[Spatial questions about pictures]
__________
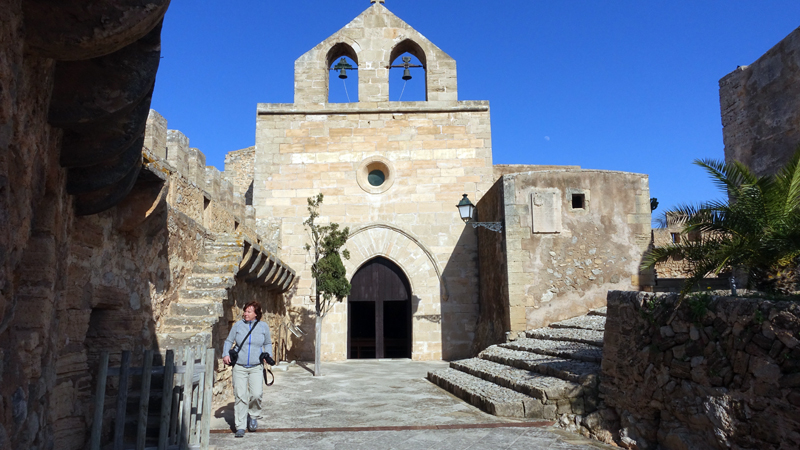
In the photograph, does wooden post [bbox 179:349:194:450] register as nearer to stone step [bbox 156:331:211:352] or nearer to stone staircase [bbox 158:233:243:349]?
stone staircase [bbox 158:233:243:349]

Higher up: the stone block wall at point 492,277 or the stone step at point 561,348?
the stone block wall at point 492,277

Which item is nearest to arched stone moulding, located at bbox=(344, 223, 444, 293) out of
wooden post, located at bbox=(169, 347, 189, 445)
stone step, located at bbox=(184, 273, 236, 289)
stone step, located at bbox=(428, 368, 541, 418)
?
stone step, located at bbox=(428, 368, 541, 418)

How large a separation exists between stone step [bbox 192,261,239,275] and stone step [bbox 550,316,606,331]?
509 centimetres

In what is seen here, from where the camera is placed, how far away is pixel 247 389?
5.41m

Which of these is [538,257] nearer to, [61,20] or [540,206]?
[540,206]

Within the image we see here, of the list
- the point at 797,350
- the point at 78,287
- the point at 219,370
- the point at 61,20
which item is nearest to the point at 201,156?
the point at 219,370

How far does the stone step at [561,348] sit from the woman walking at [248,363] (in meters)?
3.67

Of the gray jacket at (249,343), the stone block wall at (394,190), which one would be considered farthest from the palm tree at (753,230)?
the stone block wall at (394,190)

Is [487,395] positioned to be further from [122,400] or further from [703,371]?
[122,400]

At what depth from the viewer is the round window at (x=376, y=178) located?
13938mm

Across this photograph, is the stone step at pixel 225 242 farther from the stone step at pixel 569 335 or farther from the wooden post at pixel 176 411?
the stone step at pixel 569 335

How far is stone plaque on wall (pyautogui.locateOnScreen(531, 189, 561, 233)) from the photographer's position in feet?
33.4

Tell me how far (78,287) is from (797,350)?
4.73 m

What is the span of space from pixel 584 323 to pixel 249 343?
5531 millimetres
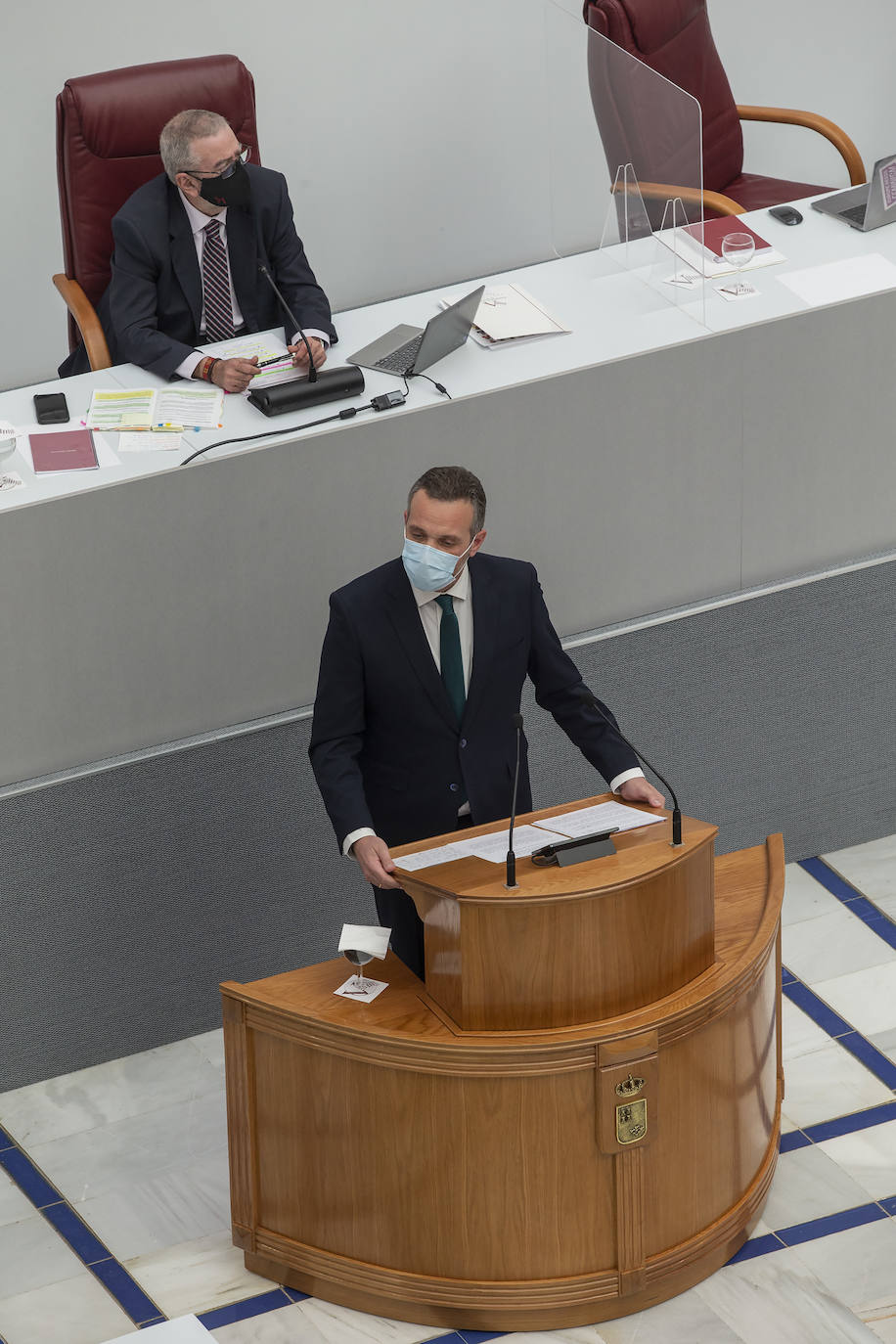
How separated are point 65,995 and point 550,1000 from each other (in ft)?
4.78

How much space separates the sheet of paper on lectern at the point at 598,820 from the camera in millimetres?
3309

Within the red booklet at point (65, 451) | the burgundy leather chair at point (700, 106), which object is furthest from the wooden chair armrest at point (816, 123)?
the red booklet at point (65, 451)

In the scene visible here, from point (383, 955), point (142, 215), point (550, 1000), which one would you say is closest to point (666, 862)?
point (550, 1000)

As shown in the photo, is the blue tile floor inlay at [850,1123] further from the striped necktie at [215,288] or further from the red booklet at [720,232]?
the striped necktie at [215,288]

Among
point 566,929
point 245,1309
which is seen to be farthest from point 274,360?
point 245,1309

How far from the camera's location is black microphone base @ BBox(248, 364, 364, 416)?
4.09 meters

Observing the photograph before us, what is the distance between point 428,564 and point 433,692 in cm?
27

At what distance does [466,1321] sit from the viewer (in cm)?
350

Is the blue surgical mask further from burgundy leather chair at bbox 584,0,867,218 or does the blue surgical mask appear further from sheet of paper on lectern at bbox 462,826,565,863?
burgundy leather chair at bbox 584,0,867,218

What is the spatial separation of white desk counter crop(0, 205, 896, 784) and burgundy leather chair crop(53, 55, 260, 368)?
70cm

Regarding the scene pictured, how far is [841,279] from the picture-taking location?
446 centimetres

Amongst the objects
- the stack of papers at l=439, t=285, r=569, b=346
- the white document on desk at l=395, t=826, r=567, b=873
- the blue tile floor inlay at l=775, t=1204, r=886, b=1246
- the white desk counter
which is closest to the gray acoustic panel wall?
the white desk counter

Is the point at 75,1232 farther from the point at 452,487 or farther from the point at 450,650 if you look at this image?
the point at 452,487

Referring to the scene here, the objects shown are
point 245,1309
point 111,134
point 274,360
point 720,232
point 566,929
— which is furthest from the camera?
point 111,134
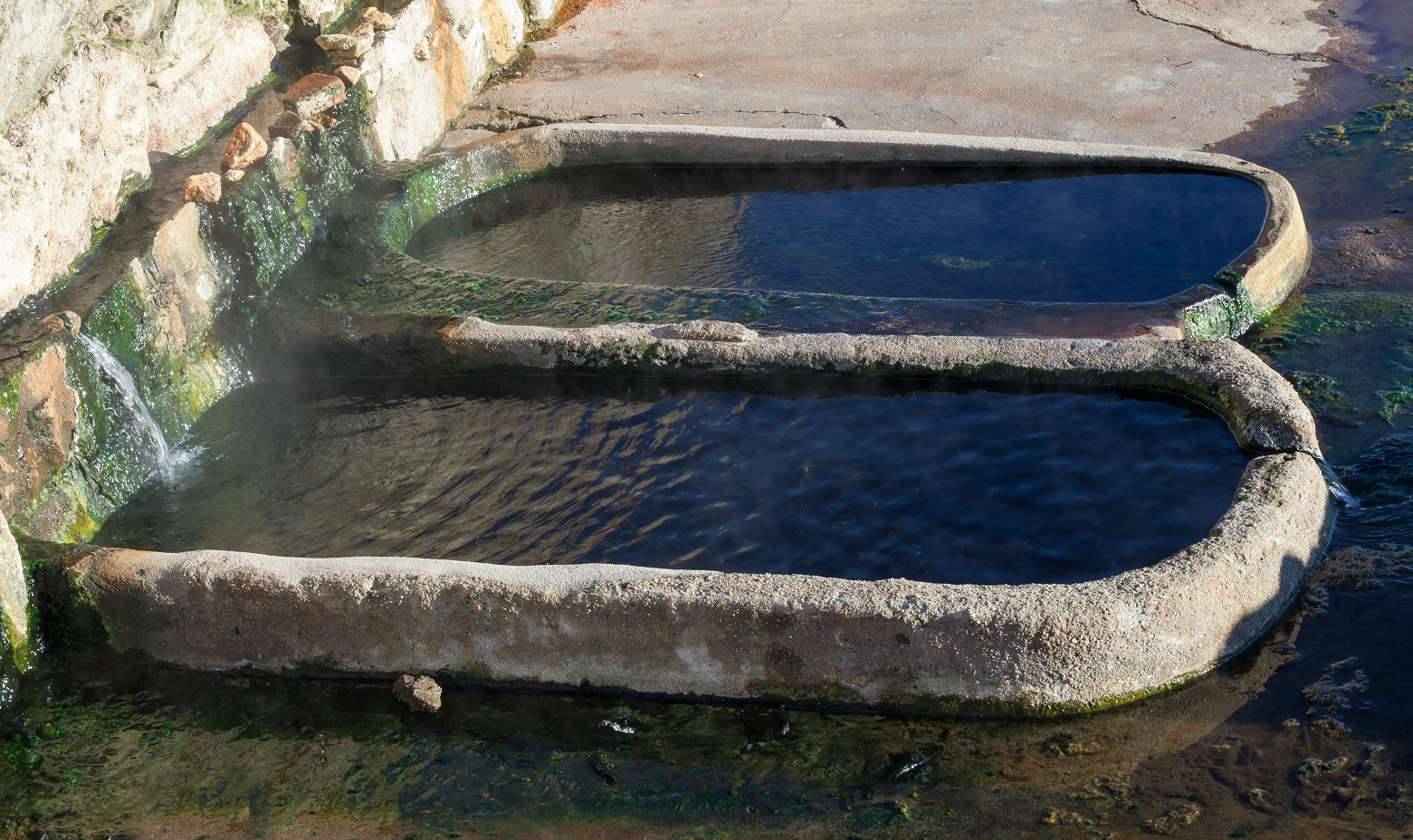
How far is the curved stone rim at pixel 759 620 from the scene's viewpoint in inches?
133

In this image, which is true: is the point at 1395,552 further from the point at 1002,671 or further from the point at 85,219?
the point at 85,219

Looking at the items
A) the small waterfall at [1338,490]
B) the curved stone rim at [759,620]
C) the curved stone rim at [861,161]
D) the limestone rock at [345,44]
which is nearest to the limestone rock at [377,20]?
the limestone rock at [345,44]

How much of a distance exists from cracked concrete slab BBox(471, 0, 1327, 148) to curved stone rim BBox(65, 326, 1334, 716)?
445 centimetres

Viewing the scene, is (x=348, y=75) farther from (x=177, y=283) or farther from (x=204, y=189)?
(x=177, y=283)

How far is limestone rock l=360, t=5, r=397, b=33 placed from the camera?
785 cm

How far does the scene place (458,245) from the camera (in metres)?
7.36

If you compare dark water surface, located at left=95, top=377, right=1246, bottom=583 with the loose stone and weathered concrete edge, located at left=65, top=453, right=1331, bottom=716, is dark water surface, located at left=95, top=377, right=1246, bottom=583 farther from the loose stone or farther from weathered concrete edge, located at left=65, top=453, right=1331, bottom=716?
the loose stone

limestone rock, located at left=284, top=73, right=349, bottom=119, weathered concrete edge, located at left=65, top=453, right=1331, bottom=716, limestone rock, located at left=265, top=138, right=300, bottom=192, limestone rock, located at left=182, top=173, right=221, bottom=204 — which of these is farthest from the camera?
limestone rock, located at left=284, top=73, right=349, bottom=119

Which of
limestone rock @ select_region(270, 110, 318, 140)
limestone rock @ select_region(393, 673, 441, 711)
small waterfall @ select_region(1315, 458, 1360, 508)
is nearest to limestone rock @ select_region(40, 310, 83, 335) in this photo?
limestone rock @ select_region(270, 110, 318, 140)

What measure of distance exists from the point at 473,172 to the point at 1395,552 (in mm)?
6043

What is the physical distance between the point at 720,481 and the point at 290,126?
4050 mm

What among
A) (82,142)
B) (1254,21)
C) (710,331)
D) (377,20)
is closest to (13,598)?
(82,142)

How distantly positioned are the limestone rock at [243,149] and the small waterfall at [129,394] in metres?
1.71

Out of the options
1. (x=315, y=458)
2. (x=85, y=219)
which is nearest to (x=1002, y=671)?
(x=315, y=458)
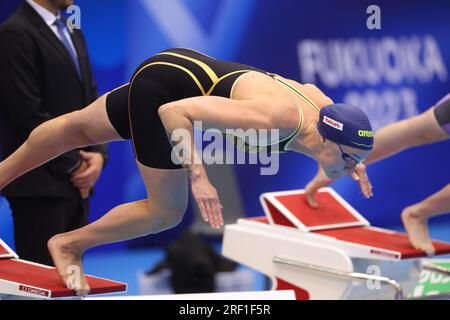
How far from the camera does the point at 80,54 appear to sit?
5273 mm

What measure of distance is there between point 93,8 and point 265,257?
9.61ft

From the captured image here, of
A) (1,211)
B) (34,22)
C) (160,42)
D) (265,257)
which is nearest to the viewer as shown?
(34,22)

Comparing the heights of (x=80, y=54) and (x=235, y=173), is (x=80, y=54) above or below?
above

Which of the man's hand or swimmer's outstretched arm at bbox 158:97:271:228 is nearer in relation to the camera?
swimmer's outstretched arm at bbox 158:97:271:228

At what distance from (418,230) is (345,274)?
0.78 metres

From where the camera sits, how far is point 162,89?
4.30 meters

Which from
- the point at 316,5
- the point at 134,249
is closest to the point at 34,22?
the point at 134,249

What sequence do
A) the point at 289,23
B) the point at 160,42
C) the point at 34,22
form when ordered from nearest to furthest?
the point at 34,22, the point at 160,42, the point at 289,23

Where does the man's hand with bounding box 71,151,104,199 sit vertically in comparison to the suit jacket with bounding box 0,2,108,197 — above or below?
below

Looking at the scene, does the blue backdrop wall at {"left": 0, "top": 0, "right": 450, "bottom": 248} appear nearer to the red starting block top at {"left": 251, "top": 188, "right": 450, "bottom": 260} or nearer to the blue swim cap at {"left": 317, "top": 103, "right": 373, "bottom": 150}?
the red starting block top at {"left": 251, "top": 188, "right": 450, "bottom": 260}

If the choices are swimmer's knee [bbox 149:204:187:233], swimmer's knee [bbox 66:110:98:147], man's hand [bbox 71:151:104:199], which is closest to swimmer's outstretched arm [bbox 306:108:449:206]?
man's hand [bbox 71:151:104:199]

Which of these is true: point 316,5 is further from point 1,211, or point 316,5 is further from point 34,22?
point 34,22

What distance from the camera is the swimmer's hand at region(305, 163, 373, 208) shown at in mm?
4944

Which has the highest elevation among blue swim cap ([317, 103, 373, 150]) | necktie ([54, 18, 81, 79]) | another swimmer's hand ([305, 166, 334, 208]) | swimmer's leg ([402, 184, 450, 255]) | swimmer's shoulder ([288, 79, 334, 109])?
necktie ([54, 18, 81, 79])
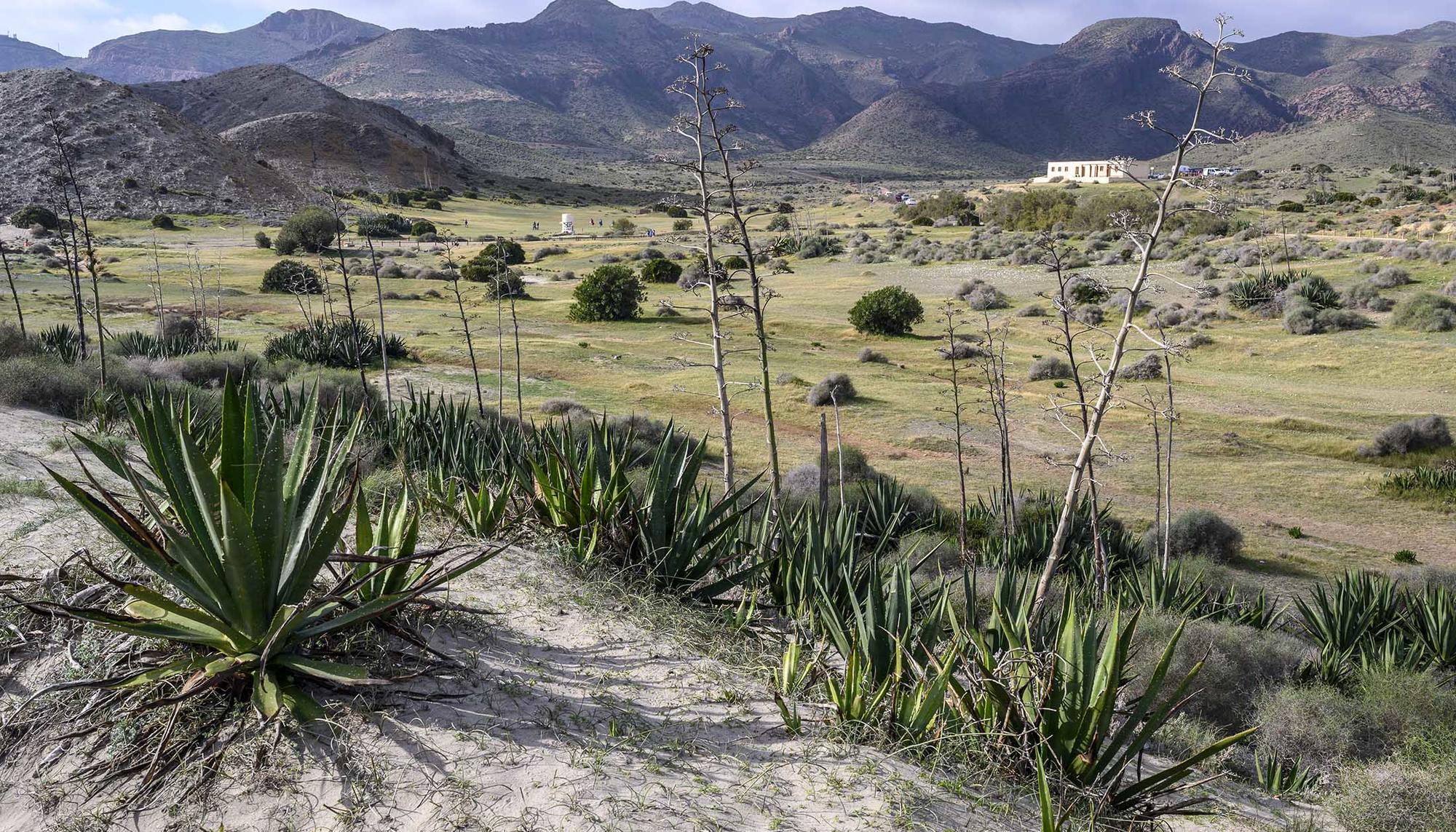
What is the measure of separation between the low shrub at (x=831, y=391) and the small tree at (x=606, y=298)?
10727 millimetres

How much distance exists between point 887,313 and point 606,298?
27.9 ft

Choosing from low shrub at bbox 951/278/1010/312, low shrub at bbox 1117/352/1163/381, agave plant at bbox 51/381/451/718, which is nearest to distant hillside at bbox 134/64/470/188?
low shrub at bbox 951/278/1010/312

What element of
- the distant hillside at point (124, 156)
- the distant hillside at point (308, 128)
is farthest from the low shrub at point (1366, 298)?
the distant hillside at point (308, 128)

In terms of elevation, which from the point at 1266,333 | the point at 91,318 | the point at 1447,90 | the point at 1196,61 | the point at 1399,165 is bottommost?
the point at 1266,333

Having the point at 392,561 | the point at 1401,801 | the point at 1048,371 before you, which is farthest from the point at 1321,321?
the point at 392,561

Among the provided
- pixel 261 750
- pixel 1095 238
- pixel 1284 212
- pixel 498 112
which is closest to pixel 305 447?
pixel 261 750

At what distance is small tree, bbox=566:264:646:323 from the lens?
28.8 metres

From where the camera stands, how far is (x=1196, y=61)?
607 ft

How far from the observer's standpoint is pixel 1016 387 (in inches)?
826

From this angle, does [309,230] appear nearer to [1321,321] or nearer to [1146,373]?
[1146,373]

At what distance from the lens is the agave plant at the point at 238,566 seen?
11.1 ft

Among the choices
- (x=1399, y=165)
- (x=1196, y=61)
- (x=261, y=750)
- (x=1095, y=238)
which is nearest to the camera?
(x=261, y=750)

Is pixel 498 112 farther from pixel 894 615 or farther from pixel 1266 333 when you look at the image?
pixel 894 615

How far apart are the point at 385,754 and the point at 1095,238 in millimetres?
45984
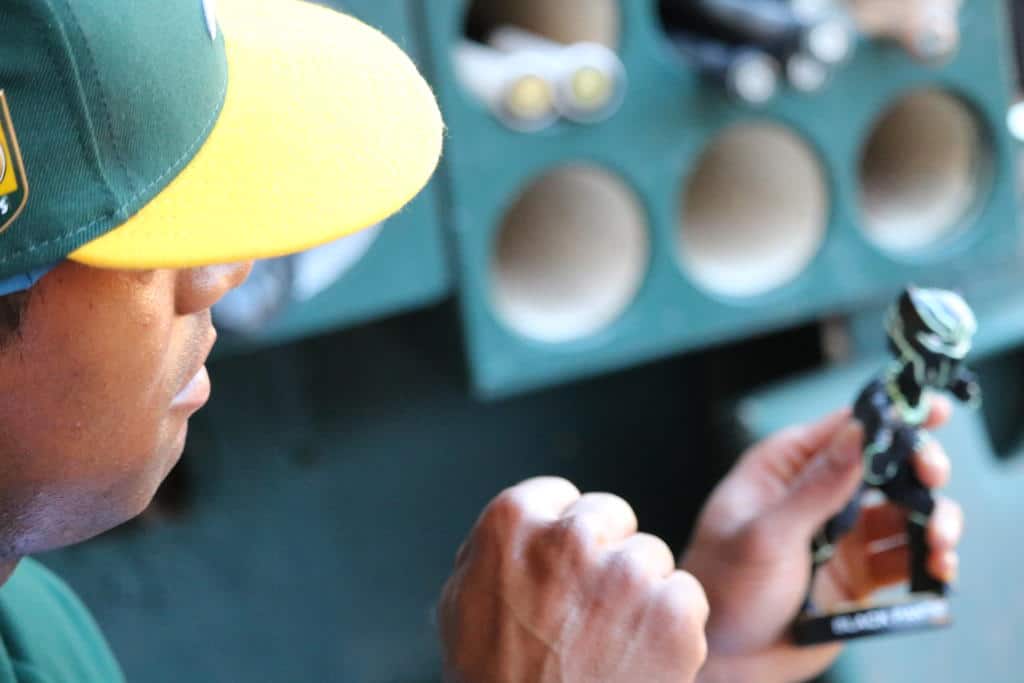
__________
> Requirement:
Pick out every row above that contains the word "measure" and copy each one in full. Case counts.

> Final answer:
What measure of distance exists from the point at 473,172 to the point at 1395,552 (in mm)?
What measure of distance is there between point 93,8 and point 265,257?
What is the measure of separation between the low shrub at (x=831, y=391) and the small tree at (x=606, y=298)?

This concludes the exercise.